One of the great things about our social media society is that you get scads of birthday wishes from people you love and people you barely know. Which got me thinking about the word “know.” Do I “know” all the people who wish me well? Yes. But the levels of “knowing” are varied and significantly different. I know of people like the prime minister of the UK who has befriended me on Twitter. I “know” who he is and some of his politics. I “know” Facebook friends who I’ve met and chatted with only through social media a little better. I “know” friends from childhood but not who they are as adults. That knowledge is limited, but I would I would still say I know them. I “know” my girlfriends because we have shared our lives, our pain, our joys, our dreams. I know what they’ve gone through and they know me. I “know” my siblings, parents, children very well. I have lived with them. I know them because I’ve experienced life with them—its a first person kind of knowing. It goes beyond recognition, conversations, stories, or acquaintance. And I “know” my husband in a way that I know no one else. (Lucky me!)

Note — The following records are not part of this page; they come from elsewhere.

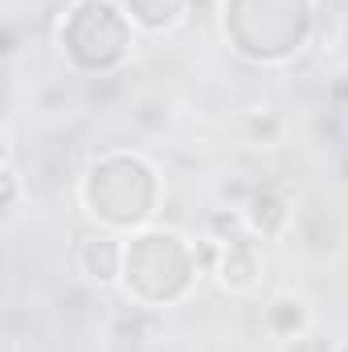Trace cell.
<instances>
[{
	"instance_id": "obj_1",
	"label": "cell",
	"mask_w": 348,
	"mask_h": 352,
	"mask_svg": "<svg viewBox=\"0 0 348 352\" xmlns=\"http://www.w3.org/2000/svg\"><path fill=\"white\" fill-rule=\"evenodd\" d=\"M74 263H78V270L87 274L90 283L115 287L119 274H123V266H127V246H123L119 238H111V234H90V238L78 242Z\"/></svg>"
},
{
	"instance_id": "obj_2",
	"label": "cell",
	"mask_w": 348,
	"mask_h": 352,
	"mask_svg": "<svg viewBox=\"0 0 348 352\" xmlns=\"http://www.w3.org/2000/svg\"><path fill=\"white\" fill-rule=\"evenodd\" d=\"M259 246H262V242L254 238V234H246V238H238V242H230V246H226L221 266H217V283H221L226 291H234V295L254 291V283H259V274H262Z\"/></svg>"
},
{
	"instance_id": "obj_3",
	"label": "cell",
	"mask_w": 348,
	"mask_h": 352,
	"mask_svg": "<svg viewBox=\"0 0 348 352\" xmlns=\"http://www.w3.org/2000/svg\"><path fill=\"white\" fill-rule=\"evenodd\" d=\"M287 221H291L287 197H283L279 188L259 184V192H254L250 205H246V226H250V234H254L259 242H270V238H279V234L287 230Z\"/></svg>"
},
{
	"instance_id": "obj_4",
	"label": "cell",
	"mask_w": 348,
	"mask_h": 352,
	"mask_svg": "<svg viewBox=\"0 0 348 352\" xmlns=\"http://www.w3.org/2000/svg\"><path fill=\"white\" fill-rule=\"evenodd\" d=\"M307 324H312V311H307V299H303V295H295V291L270 295V303H266V328L279 336V344L303 336Z\"/></svg>"
},
{
	"instance_id": "obj_5",
	"label": "cell",
	"mask_w": 348,
	"mask_h": 352,
	"mask_svg": "<svg viewBox=\"0 0 348 352\" xmlns=\"http://www.w3.org/2000/svg\"><path fill=\"white\" fill-rule=\"evenodd\" d=\"M115 336L127 344V349H152L160 340V316L152 307H127L119 320H115Z\"/></svg>"
},
{
	"instance_id": "obj_6",
	"label": "cell",
	"mask_w": 348,
	"mask_h": 352,
	"mask_svg": "<svg viewBox=\"0 0 348 352\" xmlns=\"http://www.w3.org/2000/svg\"><path fill=\"white\" fill-rule=\"evenodd\" d=\"M205 234L209 238H217V242H238V238H246L250 234V226H246V209H226V205H217V209H209V217H205Z\"/></svg>"
},
{
	"instance_id": "obj_7",
	"label": "cell",
	"mask_w": 348,
	"mask_h": 352,
	"mask_svg": "<svg viewBox=\"0 0 348 352\" xmlns=\"http://www.w3.org/2000/svg\"><path fill=\"white\" fill-rule=\"evenodd\" d=\"M254 192H259V184L246 180V176H238V173H226L217 180V201H221L226 209H246Z\"/></svg>"
},
{
	"instance_id": "obj_8",
	"label": "cell",
	"mask_w": 348,
	"mask_h": 352,
	"mask_svg": "<svg viewBox=\"0 0 348 352\" xmlns=\"http://www.w3.org/2000/svg\"><path fill=\"white\" fill-rule=\"evenodd\" d=\"M21 197H25V180H21L17 156H12V144H8V148H4V213H8V217L21 209Z\"/></svg>"
},
{
	"instance_id": "obj_9",
	"label": "cell",
	"mask_w": 348,
	"mask_h": 352,
	"mask_svg": "<svg viewBox=\"0 0 348 352\" xmlns=\"http://www.w3.org/2000/svg\"><path fill=\"white\" fill-rule=\"evenodd\" d=\"M283 352H316V340L303 332V336H295V340H283Z\"/></svg>"
},
{
	"instance_id": "obj_10",
	"label": "cell",
	"mask_w": 348,
	"mask_h": 352,
	"mask_svg": "<svg viewBox=\"0 0 348 352\" xmlns=\"http://www.w3.org/2000/svg\"><path fill=\"white\" fill-rule=\"evenodd\" d=\"M340 180H345V184H348V156H345V160H340Z\"/></svg>"
},
{
	"instance_id": "obj_11",
	"label": "cell",
	"mask_w": 348,
	"mask_h": 352,
	"mask_svg": "<svg viewBox=\"0 0 348 352\" xmlns=\"http://www.w3.org/2000/svg\"><path fill=\"white\" fill-rule=\"evenodd\" d=\"M336 352H348V340H340V344H336Z\"/></svg>"
},
{
	"instance_id": "obj_12",
	"label": "cell",
	"mask_w": 348,
	"mask_h": 352,
	"mask_svg": "<svg viewBox=\"0 0 348 352\" xmlns=\"http://www.w3.org/2000/svg\"><path fill=\"white\" fill-rule=\"evenodd\" d=\"M4 352H21V349H17V344H8V349H4Z\"/></svg>"
}]
</instances>
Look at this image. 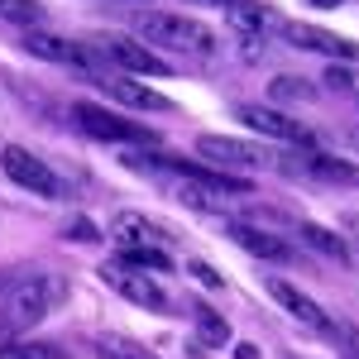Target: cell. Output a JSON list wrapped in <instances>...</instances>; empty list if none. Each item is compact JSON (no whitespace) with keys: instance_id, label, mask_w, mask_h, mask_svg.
<instances>
[{"instance_id":"cell-1","label":"cell","mask_w":359,"mask_h":359,"mask_svg":"<svg viewBox=\"0 0 359 359\" xmlns=\"http://www.w3.org/2000/svg\"><path fill=\"white\" fill-rule=\"evenodd\" d=\"M135 29L144 34V43L172 48L182 57H216L221 48L216 29H206L192 15H177V10H135Z\"/></svg>"},{"instance_id":"cell-2","label":"cell","mask_w":359,"mask_h":359,"mask_svg":"<svg viewBox=\"0 0 359 359\" xmlns=\"http://www.w3.org/2000/svg\"><path fill=\"white\" fill-rule=\"evenodd\" d=\"M62 297H67V283L53 278V273H34L29 283H20L5 297V306H0V345L5 340H20V331H29V326H39Z\"/></svg>"},{"instance_id":"cell-3","label":"cell","mask_w":359,"mask_h":359,"mask_svg":"<svg viewBox=\"0 0 359 359\" xmlns=\"http://www.w3.org/2000/svg\"><path fill=\"white\" fill-rule=\"evenodd\" d=\"M72 120H77V130L91 139H106V144H154V130H144L139 120H125V115L106 111V106H96V101H77L72 106Z\"/></svg>"},{"instance_id":"cell-4","label":"cell","mask_w":359,"mask_h":359,"mask_svg":"<svg viewBox=\"0 0 359 359\" xmlns=\"http://www.w3.org/2000/svg\"><path fill=\"white\" fill-rule=\"evenodd\" d=\"M0 168H5V177H10L15 187H29L34 196H48V201L62 196V177H57L39 154H29L20 144H5V149H0Z\"/></svg>"},{"instance_id":"cell-5","label":"cell","mask_w":359,"mask_h":359,"mask_svg":"<svg viewBox=\"0 0 359 359\" xmlns=\"http://www.w3.org/2000/svg\"><path fill=\"white\" fill-rule=\"evenodd\" d=\"M25 53L43 57V62H62V67H101V77H106V53L96 43H72V39H53L43 29H25Z\"/></svg>"},{"instance_id":"cell-6","label":"cell","mask_w":359,"mask_h":359,"mask_svg":"<svg viewBox=\"0 0 359 359\" xmlns=\"http://www.w3.org/2000/svg\"><path fill=\"white\" fill-rule=\"evenodd\" d=\"M101 278H106V287H115L125 302L144 306V311H168V292L158 287V278H154V273H144V269H125V264H106Z\"/></svg>"},{"instance_id":"cell-7","label":"cell","mask_w":359,"mask_h":359,"mask_svg":"<svg viewBox=\"0 0 359 359\" xmlns=\"http://www.w3.org/2000/svg\"><path fill=\"white\" fill-rule=\"evenodd\" d=\"M283 172H297V177H311V182H326V187H359V163L350 158H335V154H316V149H306V154H292Z\"/></svg>"},{"instance_id":"cell-8","label":"cell","mask_w":359,"mask_h":359,"mask_svg":"<svg viewBox=\"0 0 359 359\" xmlns=\"http://www.w3.org/2000/svg\"><path fill=\"white\" fill-rule=\"evenodd\" d=\"M269 297H273V302L283 306V311H287L292 321H302L306 331H316V335H340V326H335L331 316H326L321 306L306 297L297 283H287V278H269Z\"/></svg>"},{"instance_id":"cell-9","label":"cell","mask_w":359,"mask_h":359,"mask_svg":"<svg viewBox=\"0 0 359 359\" xmlns=\"http://www.w3.org/2000/svg\"><path fill=\"white\" fill-rule=\"evenodd\" d=\"M101 53H106V62H115V67H125V72H139V77H168L172 67H168L163 57L154 53L149 43H135V39H120V34H111V39H101L96 43Z\"/></svg>"},{"instance_id":"cell-10","label":"cell","mask_w":359,"mask_h":359,"mask_svg":"<svg viewBox=\"0 0 359 359\" xmlns=\"http://www.w3.org/2000/svg\"><path fill=\"white\" fill-rule=\"evenodd\" d=\"M196 154L211 168H221V172H230V168H259L269 158L259 144H245V139H230V135H201L196 139Z\"/></svg>"},{"instance_id":"cell-11","label":"cell","mask_w":359,"mask_h":359,"mask_svg":"<svg viewBox=\"0 0 359 359\" xmlns=\"http://www.w3.org/2000/svg\"><path fill=\"white\" fill-rule=\"evenodd\" d=\"M278 29H283V39L297 43V48H311V53H326V57H350V62L359 57V43L340 39V34H331V29L306 25V20H283Z\"/></svg>"},{"instance_id":"cell-12","label":"cell","mask_w":359,"mask_h":359,"mask_svg":"<svg viewBox=\"0 0 359 359\" xmlns=\"http://www.w3.org/2000/svg\"><path fill=\"white\" fill-rule=\"evenodd\" d=\"M235 120L240 125H249L254 135H269V139H283V144H302L306 139V130L297 125V120H287V115H278V111H269V106H254V101H240L235 106Z\"/></svg>"},{"instance_id":"cell-13","label":"cell","mask_w":359,"mask_h":359,"mask_svg":"<svg viewBox=\"0 0 359 359\" xmlns=\"http://www.w3.org/2000/svg\"><path fill=\"white\" fill-rule=\"evenodd\" d=\"M96 86L120 101V106H135V111H172V101H168L163 91H154V86L144 82H130V77H120V72H106V77H96Z\"/></svg>"},{"instance_id":"cell-14","label":"cell","mask_w":359,"mask_h":359,"mask_svg":"<svg viewBox=\"0 0 359 359\" xmlns=\"http://www.w3.org/2000/svg\"><path fill=\"white\" fill-rule=\"evenodd\" d=\"M111 240H115L120 249H135V245H154V249H163L172 235H168L158 221H149L144 211H120V216L111 221Z\"/></svg>"},{"instance_id":"cell-15","label":"cell","mask_w":359,"mask_h":359,"mask_svg":"<svg viewBox=\"0 0 359 359\" xmlns=\"http://www.w3.org/2000/svg\"><path fill=\"white\" fill-rule=\"evenodd\" d=\"M225 230H230V240H235L240 249L259 254V259H273V264H287V259H292V245L278 240L273 230H259V225H245V221H230Z\"/></svg>"},{"instance_id":"cell-16","label":"cell","mask_w":359,"mask_h":359,"mask_svg":"<svg viewBox=\"0 0 359 359\" xmlns=\"http://www.w3.org/2000/svg\"><path fill=\"white\" fill-rule=\"evenodd\" d=\"M225 20H230V29H235L240 39H259L264 29L273 25V20H269V10H264V5H254V0H235V5L225 10Z\"/></svg>"},{"instance_id":"cell-17","label":"cell","mask_w":359,"mask_h":359,"mask_svg":"<svg viewBox=\"0 0 359 359\" xmlns=\"http://www.w3.org/2000/svg\"><path fill=\"white\" fill-rule=\"evenodd\" d=\"M297 235H302V245H311L316 254H326V259H335V264H350V249H345V240H340L335 230L302 221V225H297Z\"/></svg>"},{"instance_id":"cell-18","label":"cell","mask_w":359,"mask_h":359,"mask_svg":"<svg viewBox=\"0 0 359 359\" xmlns=\"http://www.w3.org/2000/svg\"><path fill=\"white\" fill-rule=\"evenodd\" d=\"M115 264H125V269H144V273H172V254H168V249H154V245L120 249Z\"/></svg>"},{"instance_id":"cell-19","label":"cell","mask_w":359,"mask_h":359,"mask_svg":"<svg viewBox=\"0 0 359 359\" xmlns=\"http://www.w3.org/2000/svg\"><path fill=\"white\" fill-rule=\"evenodd\" d=\"M0 359H67V350L53 340H5Z\"/></svg>"},{"instance_id":"cell-20","label":"cell","mask_w":359,"mask_h":359,"mask_svg":"<svg viewBox=\"0 0 359 359\" xmlns=\"http://www.w3.org/2000/svg\"><path fill=\"white\" fill-rule=\"evenodd\" d=\"M96 355L101 359H158L154 350H144L130 335H96Z\"/></svg>"},{"instance_id":"cell-21","label":"cell","mask_w":359,"mask_h":359,"mask_svg":"<svg viewBox=\"0 0 359 359\" xmlns=\"http://www.w3.org/2000/svg\"><path fill=\"white\" fill-rule=\"evenodd\" d=\"M192 321H196V340H201V345H216V350H221L225 340H230L225 316H216L211 306H192Z\"/></svg>"},{"instance_id":"cell-22","label":"cell","mask_w":359,"mask_h":359,"mask_svg":"<svg viewBox=\"0 0 359 359\" xmlns=\"http://www.w3.org/2000/svg\"><path fill=\"white\" fill-rule=\"evenodd\" d=\"M0 20H10V25H25V29H34L39 20H43V10H39L34 0H0Z\"/></svg>"},{"instance_id":"cell-23","label":"cell","mask_w":359,"mask_h":359,"mask_svg":"<svg viewBox=\"0 0 359 359\" xmlns=\"http://www.w3.org/2000/svg\"><path fill=\"white\" fill-rule=\"evenodd\" d=\"M273 96H278V101H306V96H311V86H292V77H278Z\"/></svg>"},{"instance_id":"cell-24","label":"cell","mask_w":359,"mask_h":359,"mask_svg":"<svg viewBox=\"0 0 359 359\" xmlns=\"http://www.w3.org/2000/svg\"><path fill=\"white\" fill-rule=\"evenodd\" d=\"M67 235H72V240H82V245H91V240H101V235H96V225L86 221V216H77V221H72V230H67Z\"/></svg>"},{"instance_id":"cell-25","label":"cell","mask_w":359,"mask_h":359,"mask_svg":"<svg viewBox=\"0 0 359 359\" xmlns=\"http://www.w3.org/2000/svg\"><path fill=\"white\" fill-rule=\"evenodd\" d=\"M34 273H25V269H0V292H10V287H20V283H29Z\"/></svg>"},{"instance_id":"cell-26","label":"cell","mask_w":359,"mask_h":359,"mask_svg":"<svg viewBox=\"0 0 359 359\" xmlns=\"http://www.w3.org/2000/svg\"><path fill=\"white\" fill-rule=\"evenodd\" d=\"M192 273H196V283H206V287H221V273H216L211 264H192Z\"/></svg>"},{"instance_id":"cell-27","label":"cell","mask_w":359,"mask_h":359,"mask_svg":"<svg viewBox=\"0 0 359 359\" xmlns=\"http://www.w3.org/2000/svg\"><path fill=\"white\" fill-rule=\"evenodd\" d=\"M326 82H331V86H340V91H350V86H355V77H350L345 67H331V72H326Z\"/></svg>"},{"instance_id":"cell-28","label":"cell","mask_w":359,"mask_h":359,"mask_svg":"<svg viewBox=\"0 0 359 359\" xmlns=\"http://www.w3.org/2000/svg\"><path fill=\"white\" fill-rule=\"evenodd\" d=\"M235 355L240 359H259V345H235Z\"/></svg>"},{"instance_id":"cell-29","label":"cell","mask_w":359,"mask_h":359,"mask_svg":"<svg viewBox=\"0 0 359 359\" xmlns=\"http://www.w3.org/2000/svg\"><path fill=\"white\" fill-rule=\"evenodd\" d=\"M306 5H321V10H335V5H345V0H306Z\"/></svg>"},{"instance_id":"cell-30","label":"cell","mask_w":359,"mask_h":359,"mask_svg":"<svg viewBox=\"0 0 359 359\" xmlns=\"http://www.w3.org/2000/svg\"><path fill=\"white\" fill-rule=\"evenodd\" d=\"M187 5H225V10H230L235 0H187Z\"/></svg>"},{"instance_id":"cell-31","label":"cell","mask_w":359,"mask_h":359,"mask_svg":"<svg viewBox=\"0 0 359 359\" xmlns=\"http://www.w3.org/2000/svg\"><path fill=\"white\" fill-rule=\"evenodd\" d=\"M139 5H144V10H149V5H154V0H139Z\"/></svg>"},{"instance_id":"cell-32","label":"cell","mask_w":359,"mask_h":359,"mask_svg":"<svg viewBox=\"0 0 359 359\" xmlns=\"http://www.w3.org/2000/svg\"><path fill=\"white\" fill-rule=\"evenodd\" d=\"M355 359H359V350H355Z\"/></svg>"}]
</instances>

But how well do I “know” God? I know of Him, I’ve read all about Him. I have chatted with Him and written to Him. I grew up with Him. I “know” Him and He “knows” me. He has seen the good, the bad, and the ugly and still loves me. I have leaned on Him when there was no one else close enough or strong enough to go through the pain or shadows with me. I know I can trust Him. And just the other day while I was praying I called him “Honey.” (It just slipped out when I was praying passionately.) So I know Him quite intimately. But I want to know Him more. Much, much more.

As I think about the year to come, I pray that my depth of knowledge increases tenfold in my relationships this year. With God. And with you. If you are reading this, I “know” you. And knowing you means I’m praying for you. May God bless you and may you get to know Him better and better every day.

Knowing you makes me a better person. Thanks for being in my life however it is that I know you.

Happy birthday to me! (Spices and gold are still appreciated!)

Gray hair is a crown of glory; it is gained by living a godly life.
Proverbs 16:31 NLT

Austria, Here We Come


Today we head for the Minneapolis Airport to fly across the ocean to see the if the hills are truly alive with the sound of music. They will soon be alive with Minnesota teenagers!

I am a chaperone for the Shakopee High School band as they tour Germany and Austria and play three concerts in the land where Mozart was born and composed amazing music. There are more than one hundred of us traipsing over there together. Exciting. Crazy. Once-in-a-lifetime. Pray for us!

I was going to start a new blog for the trip, but how much can I blog in one week? So I decided to put the posts all right here.  So come back often and check it out. There should be photos from Rothenburg, Munich, Salzburg, Innsbruck. Stories. Exhaustion. Cries for help.

I can’t wait.


Rothenburg, Germany, our first stop.

I am with you, and I will protect you wherever you go.